[Testing] Add a div0 check in the benchmarking function (#6868)

njriasan · web-flow · commit 9e9272478cbe · 2025-05-19T17:10:36.000Z
At Meta we try and reuse the Triton benchmarking infrastructure when comparing our Triton kernels to native comparisons. We have found a [rare case where comparing to a CK baseline is registering as "0ms"](https://github.com/pytorch-labs/tritonbench/blob/a13002697ff55096f495cd132d35cdc414ce36bf/tritonbench/operators/fp8_gemm_rowwise/operator.py#L204). This crashes our work-stream, so this adds as simple division by 0 check to prevent this issue. The default of 1000 is chosen arbitrarily.

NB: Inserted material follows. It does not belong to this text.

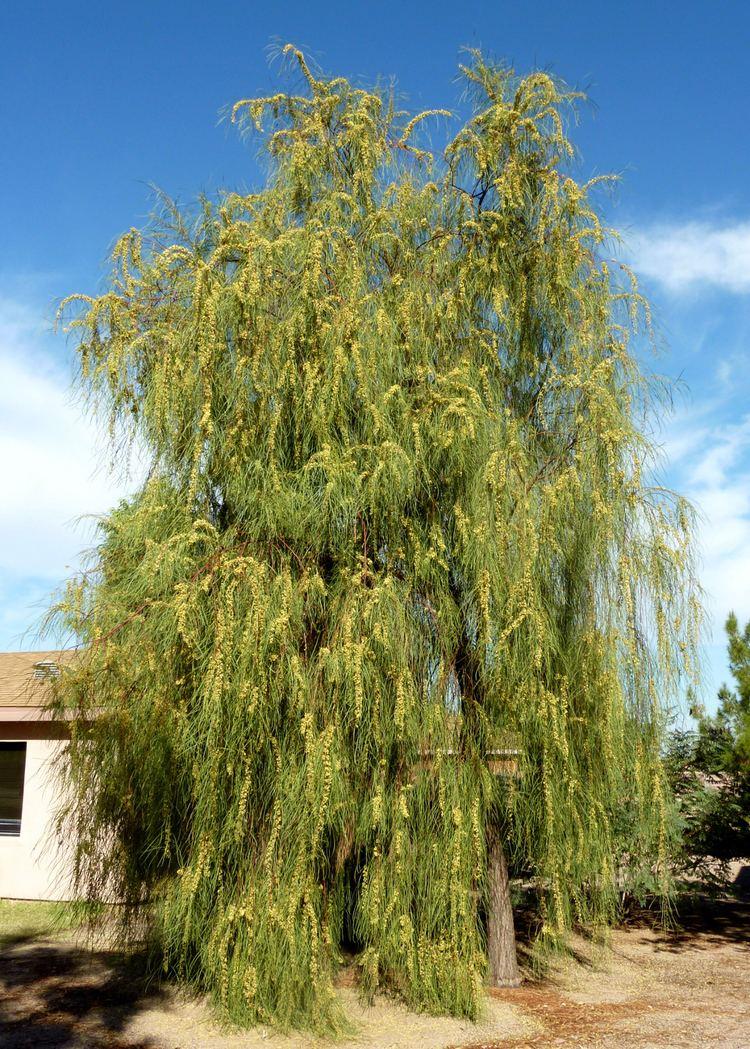 Acacia stenophylla Acacia stenophylla full canopyJPG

diff --git a/python/triton/testing.py b/python/triton/testing.py
@@ -95,7 +95,11 @@ def do_bench_cudagraph(fn, rep=20, grad_to_none=None, quantiles=None, return_mod
         end_event.record()
         torch.cuda.synchronize()
         estimate_ms = start_event.elapsed_time(end_event) / 5
-        n_repeat = max(1, int(rep / estimate_ms))
+        # Rewrite to avoid possible division by 0 issues with fast benchmarks
+        if estimate_ms == 0:
+            n_repeat = 1000
+        else:
+            n_repeat = max(1, int(rep / estimate_ms))
         # step 2 - construct a cuda graph with `n_repeat` unrolled function calls to minimize
         # host overhead
         g = torch.cuda.CUDAGraph()